Ezhikkara is a panchayat in Paravur Taluk of Ernakulam District, Kerala. The North Paravur, Chathanad road (9 km) passes through this village. Ezhikkara is situated close to Ernakulam. Ezhikkara is famous for its pokkali (a type of rice) fields and prawn farms.

Geography
Ezhikkara is a quintessential Kerala village surrounded by lagoons and lush vegetation. Fishing and rice farming are the main source of income for the residents. Ezhikkara is famous for its Pokkali rice cultivations and fresh water prawn farms. The neighboring areas of the panchayat are Veeran Puzha part of NW-3 (Kollam-Kottapuram); Vypin Island in west, Kottuvally Panchayat in east; Kadamakkudy Panchayat in South and North Paravur Municipality in north.

Civic administration
Ezhikkara Panchayat is situated at Panchayathpadi. Ezhikkara panchayat belongs to Paravur Block Panchayat. Ezhikkara comes under Paravur Assembly constituency. These are the places or wards in this village: Chathanad, Kadakkara, Kedamangalam, Nanthiattukunam, Perumbadanna etc.

• _Problems_
**1.** Identify every line of the records that contains the string "space", and copy each such line. Matching is case-sensitive.
**2.** Continue the text on Ezhikkara from the point where it ends.
The text on Ezhikkara and the records come from unrelated sources.

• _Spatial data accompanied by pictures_
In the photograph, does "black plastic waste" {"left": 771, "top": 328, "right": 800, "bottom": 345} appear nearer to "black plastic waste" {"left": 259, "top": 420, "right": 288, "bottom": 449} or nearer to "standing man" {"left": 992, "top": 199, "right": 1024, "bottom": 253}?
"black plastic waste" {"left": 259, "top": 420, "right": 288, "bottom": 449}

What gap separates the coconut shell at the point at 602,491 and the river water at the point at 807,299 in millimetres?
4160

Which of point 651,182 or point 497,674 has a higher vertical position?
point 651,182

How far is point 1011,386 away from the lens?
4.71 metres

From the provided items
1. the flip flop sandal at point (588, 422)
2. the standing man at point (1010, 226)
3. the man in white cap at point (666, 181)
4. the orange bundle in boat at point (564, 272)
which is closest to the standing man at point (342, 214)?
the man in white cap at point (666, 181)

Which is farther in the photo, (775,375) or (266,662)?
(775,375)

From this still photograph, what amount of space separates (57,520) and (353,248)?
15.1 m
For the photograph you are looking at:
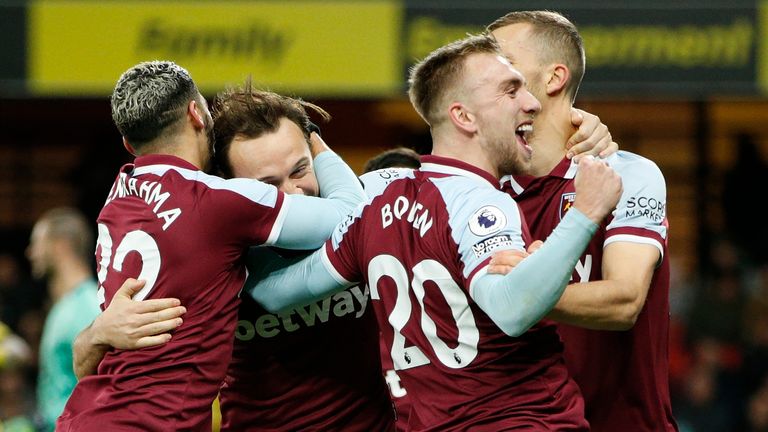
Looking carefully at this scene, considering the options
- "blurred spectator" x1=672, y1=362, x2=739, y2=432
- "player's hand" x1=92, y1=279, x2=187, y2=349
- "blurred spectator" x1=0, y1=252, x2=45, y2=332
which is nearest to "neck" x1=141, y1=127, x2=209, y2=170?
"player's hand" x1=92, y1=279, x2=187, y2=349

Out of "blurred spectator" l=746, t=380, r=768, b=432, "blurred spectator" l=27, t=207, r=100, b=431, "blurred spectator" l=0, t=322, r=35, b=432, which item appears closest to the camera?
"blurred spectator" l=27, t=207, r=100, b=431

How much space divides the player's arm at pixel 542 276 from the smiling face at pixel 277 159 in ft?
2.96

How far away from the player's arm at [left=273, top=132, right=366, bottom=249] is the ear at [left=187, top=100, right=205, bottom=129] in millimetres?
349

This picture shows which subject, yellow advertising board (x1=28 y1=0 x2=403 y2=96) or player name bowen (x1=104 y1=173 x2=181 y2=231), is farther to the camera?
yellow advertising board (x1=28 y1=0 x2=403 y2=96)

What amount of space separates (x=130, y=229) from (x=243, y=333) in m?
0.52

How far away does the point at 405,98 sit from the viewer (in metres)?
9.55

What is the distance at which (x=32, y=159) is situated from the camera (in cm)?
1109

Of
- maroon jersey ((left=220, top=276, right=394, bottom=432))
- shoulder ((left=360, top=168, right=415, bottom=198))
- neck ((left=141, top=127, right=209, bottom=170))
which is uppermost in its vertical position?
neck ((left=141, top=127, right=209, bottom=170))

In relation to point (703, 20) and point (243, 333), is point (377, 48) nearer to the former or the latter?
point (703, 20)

• _Solved problems_
**1.**
From this still photograph, what amount of space separates (57,520) and (353,248)?
How much space divides the player's arm at pixel 542 276 from the smiling face at pixel 277 159 in ft?
What amount of space separates (x=130, y=229) from (x=243, y=333) in m?

**2.**
Politics
The current panchayat president of Ezikkara is K D Vincent

Public institutions
Govt Primary Health Centre, Ezhikkara
Govt Higher Secondary School, Ezhikkara
Govt LP School, Ezhikkara
SN Arts and Science College, Kedamangalam, Ezhikkara
St. Vincent Lower Primary School, Palliyakkal
Community Health Center, Ezhikkara

Public charitable institutions
Asraya Bhavan - Home for mentally challenged persons, Ezhikkara

Places of worship
Chathanad Sree Bhuvanaswari Temple
Chitteparambu Devi Temple
Palliyakkal Sri Dharmasastha Temple
Tharamel Sree Bhuvaneswari & Sree MahaVishnu Temple
Ezhikkara Sree Dharmasastha Temple
Vaniviharam Saraswathi Temple
Neendoothara Sri Dharmashastha Temple
St.Mary's Assumption Church, Ezhikkara
St. Mary's Jacobite Syrian Chapel
Arogyamatha Church, Kedamangalam
Ezhikkara Mosque
Kedamangalam Mosque
Ezhikara Juma Masjid
Perumpadanna Juma Masjid
St. Vincent Feror Church, Chathanad (Latin)
Infant Jesus church Kadakkara (Latin)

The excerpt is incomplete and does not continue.